_EXERCISE PROMPT_
Restate word for word the opening line of the data below and every line after it until the line with "Reverse Osmosis Assemblies", that line too, but not the pictures.

(Saved entries)
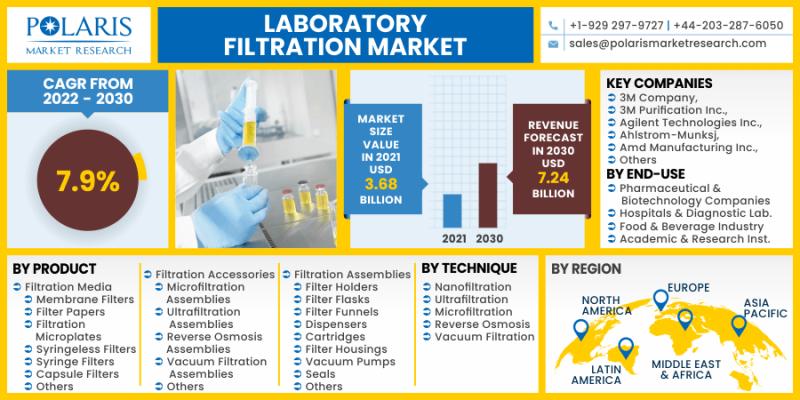 POLARIS
MARKET RESEARCH

LABORATORY FILTRATION MARKET

+1-929 297-9727 | +44-203-287-6050
sales@polarismarketresearch.com

CAGR FROM 2022 - 2030

7.9%

MARKET SIZE VALUE IN 2021 USD 3.68 BILLION

REVENUE FORECAST IN 2030 USD 7.24 BILLION

2021 2030

KEY COMPANIES
3M Company,
3M Purification Inc.,
Agilent Technologies Inc.,
Ahlstrom-Munksj,
Amd Manufacturing Inc.,
Others

BY END-USE
Pharmaceutical & Biotechnology Companies
Hospitals & Diagnostic Lab.
Food & Beverage Industry
Academic & Research Inst.

BY PRODUCT
Filtration Media
Membrane Filters
Filter Papers
Filtration Microplates
Syringeless Filters
Syringe Filters
Capsule Filters
Others

Filtration Accessories
Microfiltration Assemblies
Ultrafiltration Assemblies
Reverse Osmosis Assemblies
Vacuum Filtration Assemblies
Others

Filtration Assemblies
Filter Holders
Filter Flasks
Filter Funnels
Dispensers
Cartridges
Filter Housings
Vacuum Pumps
Seals
Others

BY TECHNIQUE
Nanofiltration
Ultrafiltration
Microfiltration
Reverse Osmosis
Vacuum Filtration

BY REGION
NORTH AMERICA
EUROPE
ASIA PACIFIC
LATIN AMERICA
MIDDLE EAST & AFRICA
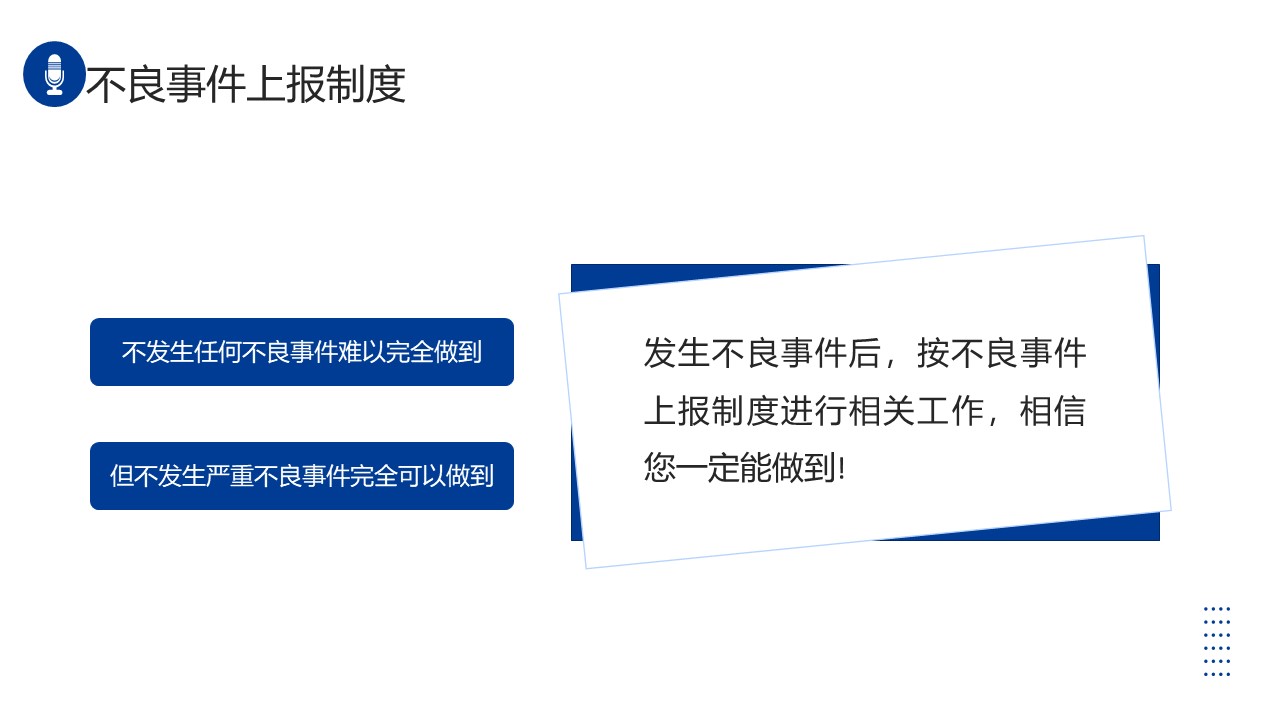 不良事件上报制度

不发生任何不良事件难以完全做到

但不发生严重不良事件完全可以做到

发生不良事件后，按不良事件上报制度进行相关工作，相信您一定能做到!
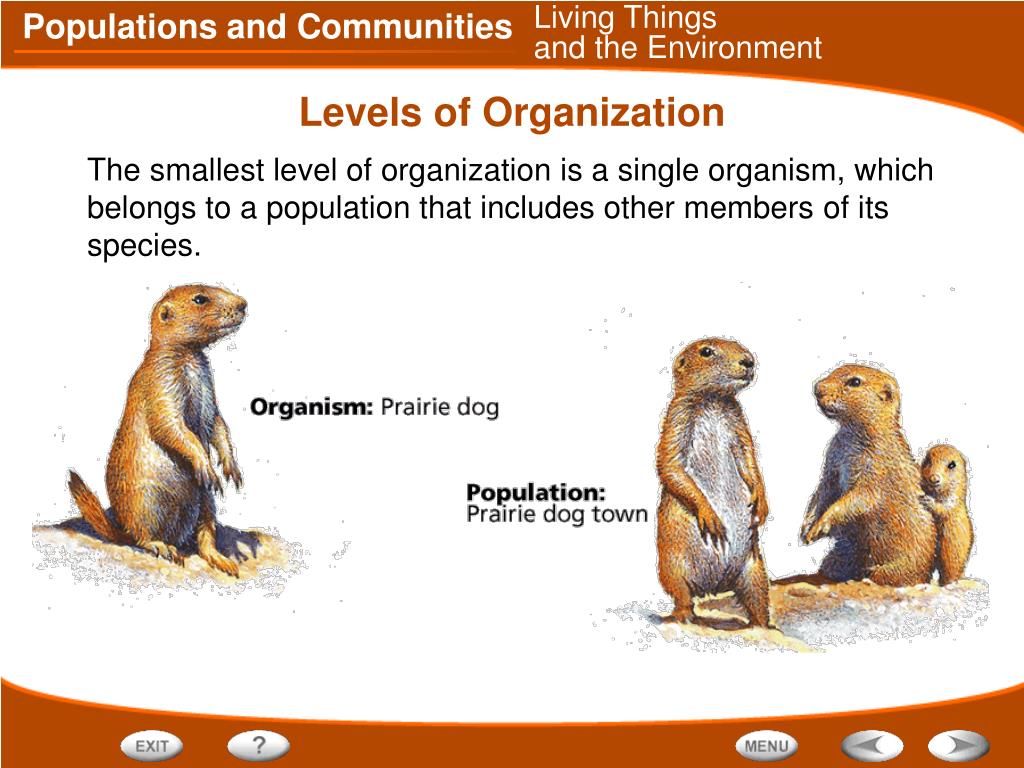 Populations and Communities

Living Things and the Environment

Levels of Organization

The smallest level of organization is a single organism, which belongs to a population that includes other members of its species.

Organism: Prairie dog

Population: Prairie dog town

EXIT

?

MENU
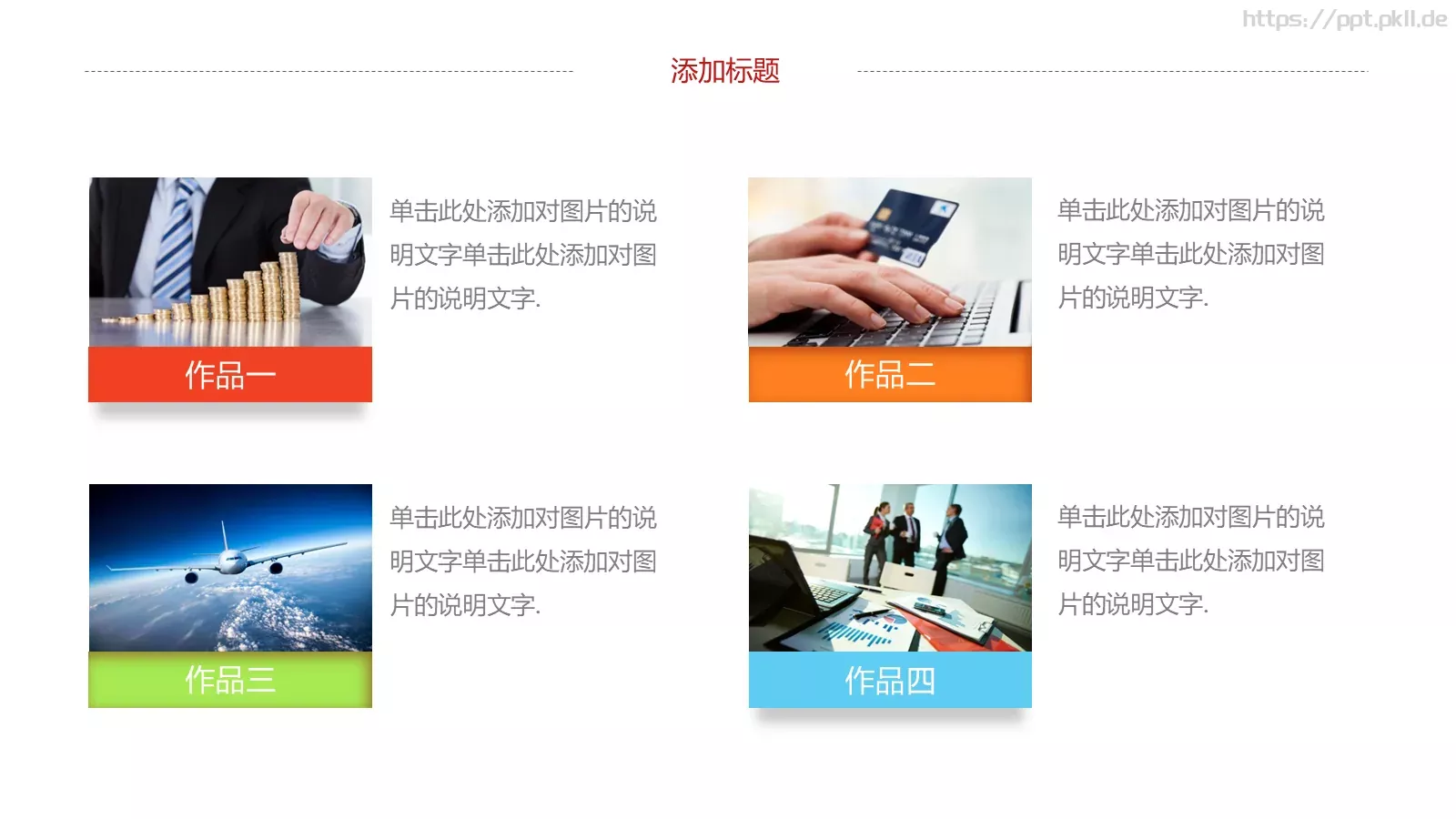 https://ppt.pkll.de

添加标题

作品一

单击此处添加对图片的说明文字单击此处添加对图片的说明文字.

作品二

单击此处添加对图片的说明文字单击此处添加对图片的说明文字.

作品三

单击此处添加对图片的说明文字单击此处添加对图片的说明文字.

作品四

单击此处添加对图片的说明文字单击此处添加对图片的说明文字.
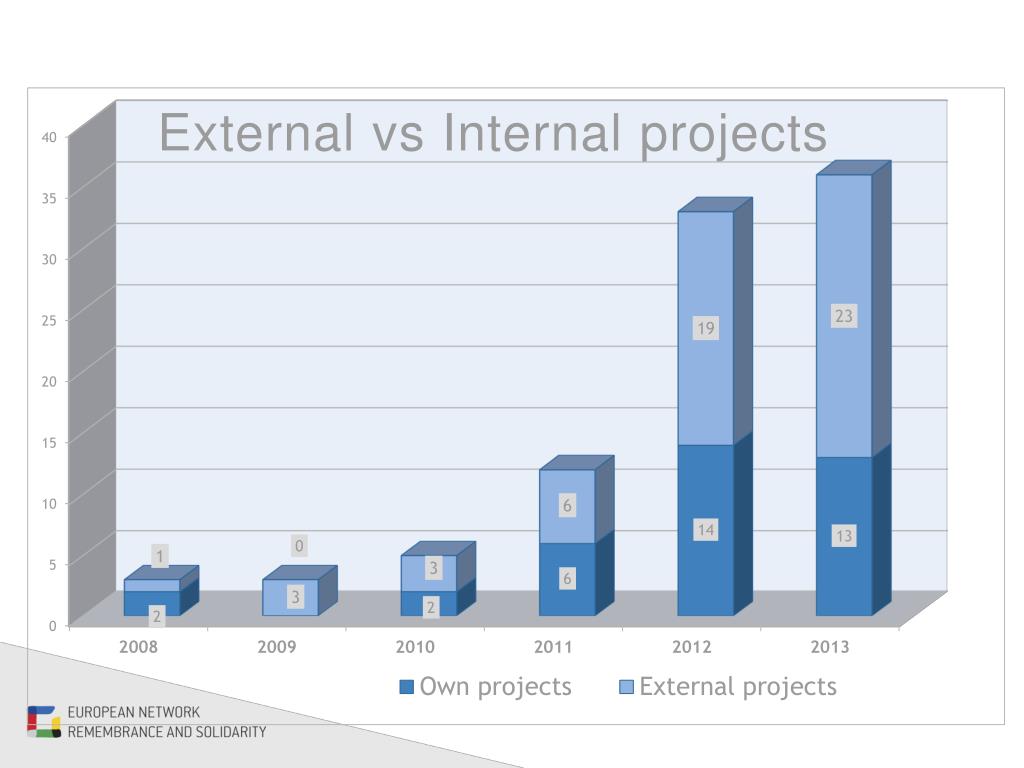 External vs Internal projects

40
35
30
25
20
15
10
5
0

1
2
0
3
3
2
6
6
19
14
23
13

2008 2009 2010 2011 2012 2013

Own projects External projects

EUROPEAN NETWORK
REMEMBRANCE AND SOLIDARITY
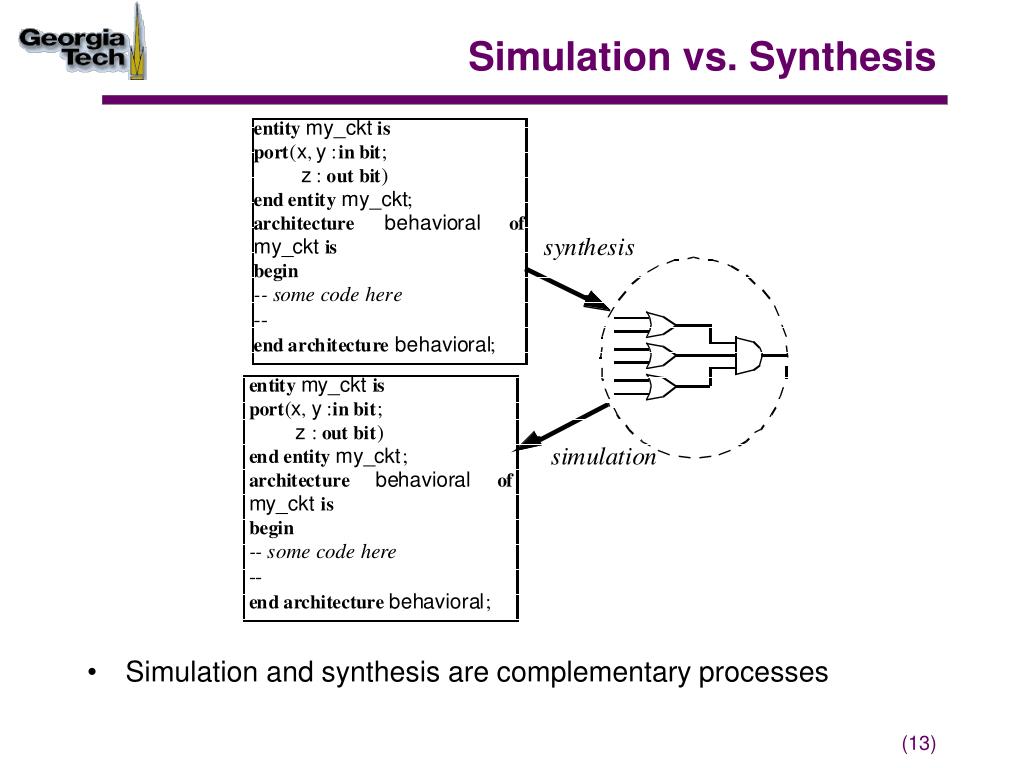 Georgia Tech

Simulation vs. Synthesis

entity my_ckt is
port(x, y :in bit;
z : out bit)
end entity my_ckt;
architecture behavioral of my_ckt is
begin
-- some code here
--
end architecture behavioral;

synthesis

entity my_ckt is
port(x, y :in bit;
z : out bit)
end entity my_ckt;
architecture behavioral of my_ckt is
begin
-- some code here
--
end architecture behavioral;

simulation

• Simulation and synthesis are complementary processes

(13)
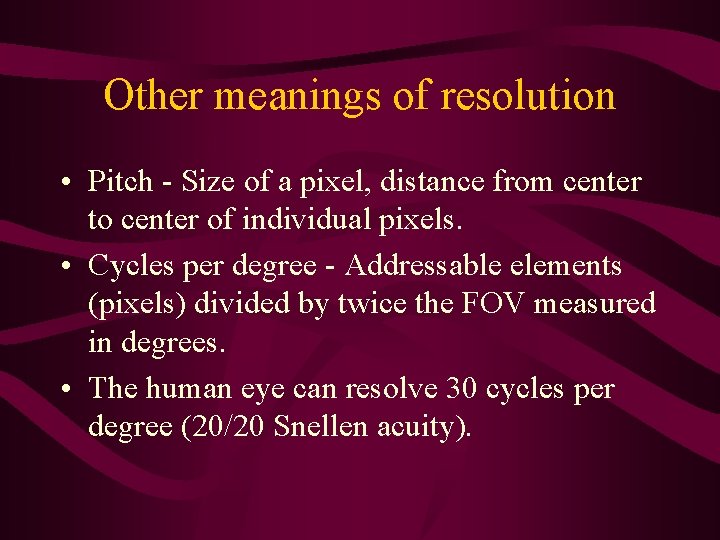 Other meanings of resolution

• Pitch - Size of a pixel, distance from center to center of individual pixels.

• Cycles per degree - Addressable elements (pixels) divided by twice the FOV measured in degrees.

• The human eye can resolve 30 cycles per degree (20/20 Snellen acuity).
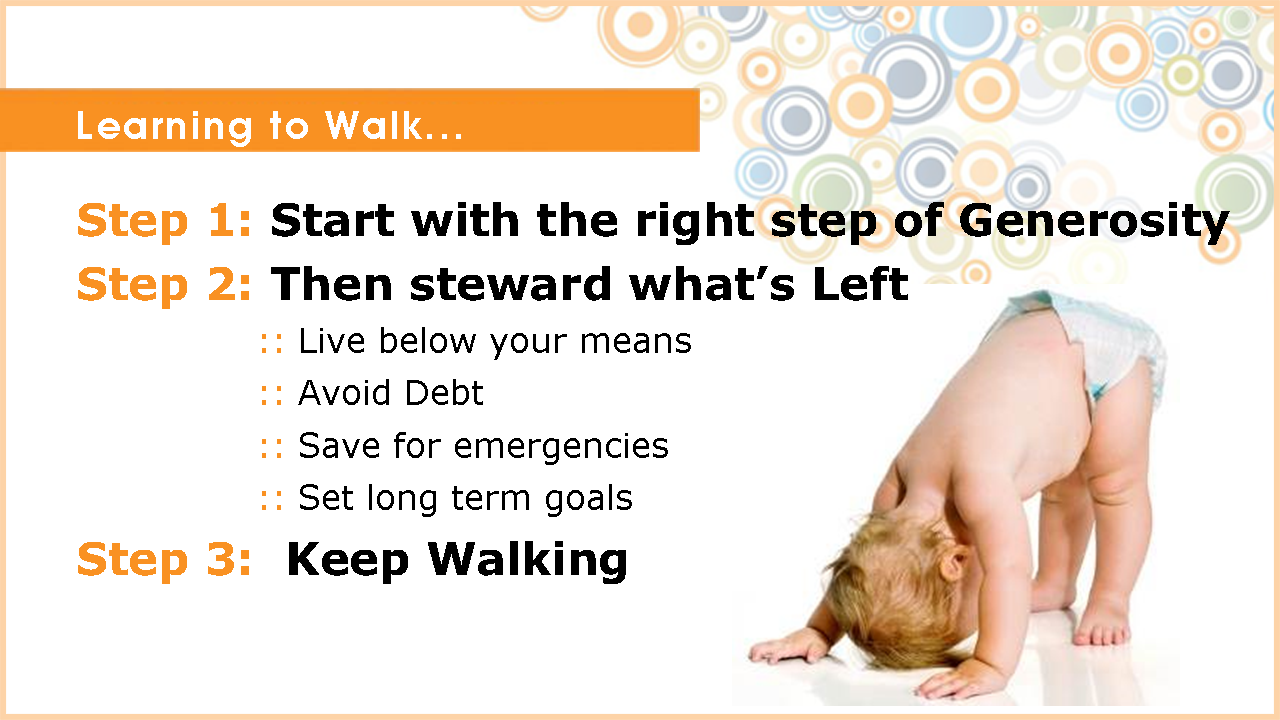 Learning to Walk…

Step 1: Start with the right step of Generosity
Step 2: Then steward what's Left
:: Live below your means
:: Avoid Debt
:: Save for emergencies
:: Set long term goals
Step 3: Keep Walking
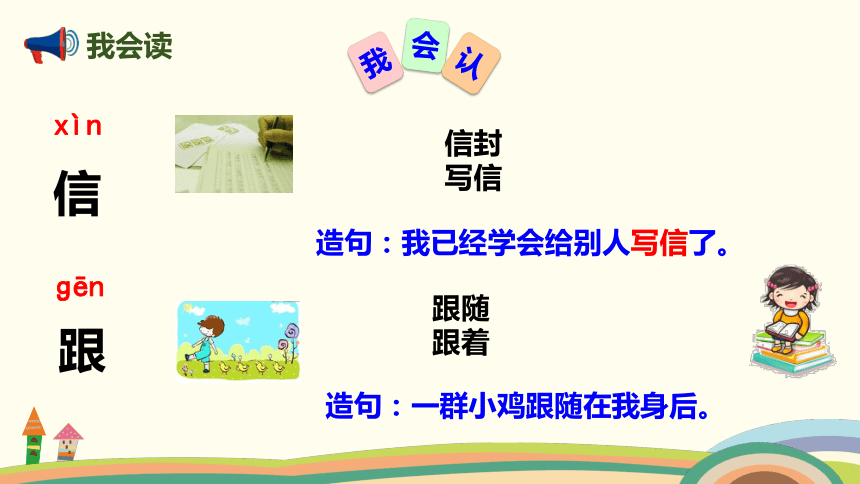 我会读

我 会 认

xìn

信

信封
写信

造句：我已经学会给别人写信了。

gēn

跟

跟随
跟着

造句：一群小鸡跟随在我身后。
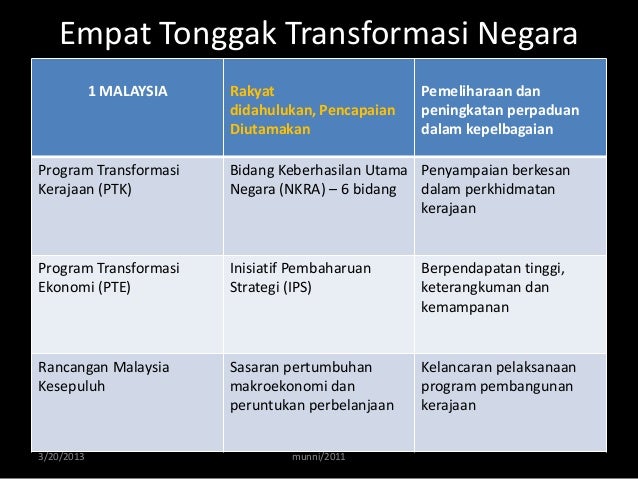 Empat Tonggak Transformasi Negara

| 1 MALAYSIA | Rakyat didahulukan, Pencapaian Diutamakan | Pemeliharaan dan peningkatan perpaduan dalam kepelbagaian |
|---|---|---|
| Program Transformasi Kerajaan (PTK) | Bidang Keberhasilan Utama Negara (NKRA) – 6 bidang | Penyampaian berkesan dalam perkhidmatan kerajaan |
| Program Transformasi Ekonomi (PTE) | Inisiatif Pembaharuan Strategi (IPS) | Berpendapatan tinggi, keterangkuman dan kemampanan |
| Rancangan Malaysia Kesepuluh | Sasaran pertumbuhan makroekonomi dan peruntukan perbelanjaan | Kelancaran pelaksanaan program pembangunan kerajaan |

3/20/2013

munni/2011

_WRITTEN RESPONSE_
 POLARIS
MARKET RESEARCH

LABORATORY FILTRATION MARKET

+1-929 297-9727 | +44-203-287-6050
sales@polarismarketresearch.com

CAGR FROM 2022 - 2030

7.9%

MARKET SIZE VALUE IN 2021 USD 3.68 BILLION

REVENUE FORECAST IN 2030 USD 7.24 BILLION

2021 2030

KEY COMPANIES
3M Company,
3M Purification Inc.,
Agilent Technologies Inc.,
Ahlstrom-Munksj,
Amd Manufacturing Inc.,
Others

BY END-USE
Pharmaceutical & Biotechnology Companies
Hospitals & Diagnostic Lab.
Food & Beverage Industry
Academic & Research Inst.

BY PRODUCT
Filtration Media
Membrane Filters
Filter Papers
Filtration Microplates
Syringeless Filters
Syringe Filters
Capsule Filters
Others

Filtration Accessories
Microfiltration Assemblies
Ultrafiltration Assemblies
Reverse Osmosis Assemblies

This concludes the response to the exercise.